***** Eingabedatensätze
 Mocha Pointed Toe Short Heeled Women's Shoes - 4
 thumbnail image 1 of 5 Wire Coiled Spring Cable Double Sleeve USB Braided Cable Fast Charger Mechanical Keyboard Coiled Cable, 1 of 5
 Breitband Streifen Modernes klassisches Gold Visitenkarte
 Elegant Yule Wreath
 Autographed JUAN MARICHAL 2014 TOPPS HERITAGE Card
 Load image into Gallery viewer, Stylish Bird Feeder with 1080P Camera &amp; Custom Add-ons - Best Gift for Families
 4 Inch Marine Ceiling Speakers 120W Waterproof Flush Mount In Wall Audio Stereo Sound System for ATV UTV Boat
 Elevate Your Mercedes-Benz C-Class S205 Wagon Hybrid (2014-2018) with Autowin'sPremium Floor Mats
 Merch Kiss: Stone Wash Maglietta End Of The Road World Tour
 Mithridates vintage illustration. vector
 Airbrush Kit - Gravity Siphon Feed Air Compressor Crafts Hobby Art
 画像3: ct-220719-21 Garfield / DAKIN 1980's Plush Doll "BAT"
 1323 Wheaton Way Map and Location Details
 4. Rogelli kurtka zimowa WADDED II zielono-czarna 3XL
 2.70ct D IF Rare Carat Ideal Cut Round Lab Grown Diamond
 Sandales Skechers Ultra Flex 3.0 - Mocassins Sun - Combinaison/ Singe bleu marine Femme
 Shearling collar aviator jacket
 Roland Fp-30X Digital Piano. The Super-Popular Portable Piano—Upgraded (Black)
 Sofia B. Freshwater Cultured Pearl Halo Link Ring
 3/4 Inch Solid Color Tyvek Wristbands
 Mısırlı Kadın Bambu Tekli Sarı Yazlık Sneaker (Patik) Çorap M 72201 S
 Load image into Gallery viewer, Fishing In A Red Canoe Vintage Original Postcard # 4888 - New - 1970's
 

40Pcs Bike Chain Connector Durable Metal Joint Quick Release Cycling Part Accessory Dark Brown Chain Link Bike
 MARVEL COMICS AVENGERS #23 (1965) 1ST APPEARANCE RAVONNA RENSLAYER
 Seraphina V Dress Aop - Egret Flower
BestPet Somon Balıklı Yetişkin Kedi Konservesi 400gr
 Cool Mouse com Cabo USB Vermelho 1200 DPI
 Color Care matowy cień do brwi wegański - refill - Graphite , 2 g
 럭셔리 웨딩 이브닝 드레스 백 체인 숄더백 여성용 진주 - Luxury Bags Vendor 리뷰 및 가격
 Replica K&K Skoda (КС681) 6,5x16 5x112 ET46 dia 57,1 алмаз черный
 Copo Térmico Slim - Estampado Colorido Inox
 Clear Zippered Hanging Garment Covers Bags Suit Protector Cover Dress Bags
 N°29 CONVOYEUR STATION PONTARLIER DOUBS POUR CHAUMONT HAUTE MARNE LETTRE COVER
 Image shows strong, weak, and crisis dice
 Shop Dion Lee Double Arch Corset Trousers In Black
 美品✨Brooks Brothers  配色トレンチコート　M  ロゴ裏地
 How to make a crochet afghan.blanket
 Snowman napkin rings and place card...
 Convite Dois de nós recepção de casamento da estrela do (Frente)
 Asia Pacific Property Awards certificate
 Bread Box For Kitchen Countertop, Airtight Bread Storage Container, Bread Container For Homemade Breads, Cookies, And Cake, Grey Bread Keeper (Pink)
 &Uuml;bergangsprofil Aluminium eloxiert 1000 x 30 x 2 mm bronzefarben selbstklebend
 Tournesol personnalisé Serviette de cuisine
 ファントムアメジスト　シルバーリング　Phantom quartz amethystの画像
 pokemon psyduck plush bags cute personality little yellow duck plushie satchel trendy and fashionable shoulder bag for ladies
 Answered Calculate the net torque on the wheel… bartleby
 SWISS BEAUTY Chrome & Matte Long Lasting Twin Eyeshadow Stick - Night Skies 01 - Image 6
**********
## Deine Aufgabe
Dupliziere sämtliche Datensätze oben Zeile für Zeile und ohne jede Änderung.

## Antwortbereich
 Mocha Pointed Toe Short Heeled Women's Shoes - 4
 thumbnail image 1 of 5 Wire Coiled Spring Cable Double Sleeve USB Braided Cable Fast Charger Mechanical Keyboard Coiled Cable, 1 of 5
 Breitband Streifen Modernes klassisches Gold Visitenkarte
 Elegant Yule Wreath
 Autographed JUAN MARICHAL 2014 TOPPS HERITAGE Card
 Load image into Gallery viewer, Stylish Bird Feeder with 1080P Camera &amp; Custom Add-ons - Best Gift for Families
 4 Inch Marine Ceiling Speakers 120W Waterproof Flush Mount In Wall Audio Stereo Sound System for ATV UTV Boat
 Elevate Your Mercedes-Benz C-Class S205 Wagon Hybrid (2014-2018) with Autowin'sPremium Floor Mats
 Merch Kiss: Stone Wash Maglietta End Of The Road World Tour
 Mithridates vintage illustration. vector
 Airbrush Kit - Gravity Siphon Feed Air Compressor Crafts Hobby Art
 画像3: ct-220719-21 Garfield / DAKIN 1980's Plush Doll "BAT"
 1323 Wheaton Way Map and Location Details
 4. Rogelli kurtka zimowa WADDED II zielono-czarna 3XL
 2.70ct D IF Rare Carat Ideal Cut Round Lab Grown Diamond
 Sandales Skechers Ultra Flex 3.0 - Mocassins Sun - Combinaison/ Singe bleu marine Femme
 Shearling collar aviator jacket
 Roland Fp-30X Digital Piano. The Super-Popular Portable Piano—Upgraded (Black)
 Sofia B. Freshwater Cultured Pearl Halo Link Ring
 3/4 Inch Solid Color Tyvek Wristbands
 Mısırlı Kadın Bambu Tekli Sarı Yazlık Sneaker (Patik) Çorap M 72201 S
 Load image into Gallery viewer, Fishing In A Red Canoe Vintage Original Postcard # 4888 - New - 1970's
 

40Pcs Bike Chain Connector Durable Metal Joint Quick Release Cycling Part Accessory Dark Brown Chain Link Bike
 MARVEL COMICS AVENGERS #23 (1965) 1ST APPEARANCE RAVONNA RENSLAYER
 Seraphina V Dress Aop - Egret Flower
BestPet Somon Balıklı Yetişkin Kedi Konservesi 400gr
 Cool Mouse com Cabo USB Vermelho 1200 DPI
 Color Care matowy cień do brwi wegański - refill - Graphite , 2 g
 럭셔리 웨딩 이브닝 드레스 백 체인 숄더백 여성용 진주 - Luxury Bags Vendor 리뷰 및 가격
 Replica K&K Skoda (КС681) 6,5x16 5x112 ET46 dia 57,1 алмаз черный
 Copo Térmico Slim - Estampado Colorido Inox
 Clear Zippered Hanging Garment Covers Bags Suit Protector Cover Dress Bags
 N°29 CONVOYEUR STATION PONTARLIER DOUBS POUR CHAUMONT HAUTE MARNE LETTRE COVER
 Image shows strong, weak, and crisis dice
 Shop Dion Lee Double Arch Corset Trousers In Black
 美品✨Brooks Brothers  配色トレンチコート　M  ロゴ裏地
 How to make a crochet afghan.blanket
 Snowman napkin rings and place card...
 Convite Dois de nós recepção de casamento da estrela do (Frente)
 Asia Pacific Property Awards certificate
 Bread Box For Kitchen Countertop, Airtight Bread Storage Container, Bread Container For Homemade Breads, Cookies, And Cake, Grey Bread Keeper (Pink)
 &Uuml;bergangsprofil Aluminium eloxiert 1000 x 30 x 2 mm bronzefarben selbstklebend
 Tournesol personnalisé Serviette de cuisine
 ファントムアメジスト　シルバーリング　Phantom quartz amethystの画像
 pokemon psyduck plush bags cute personality little yellow duck plushie satchel trendy and fashionable shoulder bag for ladies
 Answered Calculate the net torque on the wheel… bartleby
 SWISS BEAUTY Chrome & Matte Long Lasting Twin Eyeshadow Stick - Night Skies 01 - Image 6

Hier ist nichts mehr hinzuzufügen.